▸ **Passage provided**
+ + + +

Again, we took the NCL tour bus "Florence on You Own". $125.99 EACH for a bus ride and conductor. We explored Florence completely on our own from that point. I didn't find out if anyone took a train from Livorno to Florence because I could not stand to hear again if they had told me it was as easy as in Civitavecchia to get to Rome. We couldn't cancel either because of the 48 hour advance requirement for cancellation. NCL has it all figured in their favor.
Florence is a marvel of art history and cathedrals and if you're into tombs of the likes of Michelangelo, Rossini, and Galileo, to name a few then you definitely won't want to miss Santa Croce Cathedral. Those names are all there among so many other famous people and wealthy families. You will have a hard time deciding which line to wait in for some of the best art in Florence. Michelango's David is housed in one location. The Uffizi gallery houses some of the most important paintings of the Rennaissance. Warning: buy tickets for the Uffizi before you leave on your cruise. It's almost impossible to walk up and get same day entrance tickets. Currently the first floor of the Uffizi is closed for renovation.
If you are able to walk up a hill and some stairs you will be pleased you didn't take a tour unless you want to see some distant sight and there are some very interesting places that one would see if not just there for less than 8 hours. I have five stents in my heart, take good care of myself, am not overweight, and at 58 years old found the walk managable at a strolling pace. Once you have walked along a narrow sidewalk to one of the gate entrances to the city it is not too much longer before you are done with climbing.

+ + + +

▸ **Given data**
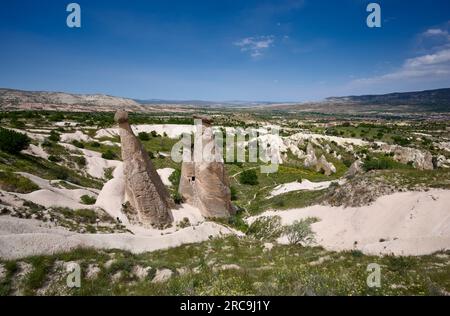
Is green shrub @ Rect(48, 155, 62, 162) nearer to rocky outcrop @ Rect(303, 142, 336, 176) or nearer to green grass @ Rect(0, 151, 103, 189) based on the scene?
green grass @ Rect(0, 151, 103, 189)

+ + + +

▸ **Required work**
**1)** Please copy from the Florence excursion account everything from "Florence is a" down to "closed for renovation.".
**2)** List every city or town the Florence excursion account mentions.

▸ **Solutions to the exercise**
**1)**
Florence is a marvel of art history and cathedrals and if you're into tombs of the likes of Michelangelo, Rossini, and Galileo, to name a few then you definitely won't want to miss Santa Croce Cathedral. Those names are all there among so many other famous people and wealthy families. You will have a hard time deciding which line to wait in for some of the best art in Florence. Michelango's David is housed in one location. The Uffizi gallery houses some of the most important paintings of the Rennaissance. Warning: buy tickets for the Uffizi before you leave on your cruise. It's almost impossible to walk up and get same day entrance tickets. Currently the first floor of the Uffizi is closed for renovation.

**2)** Florence, Livorno, Civitavecchia, Rome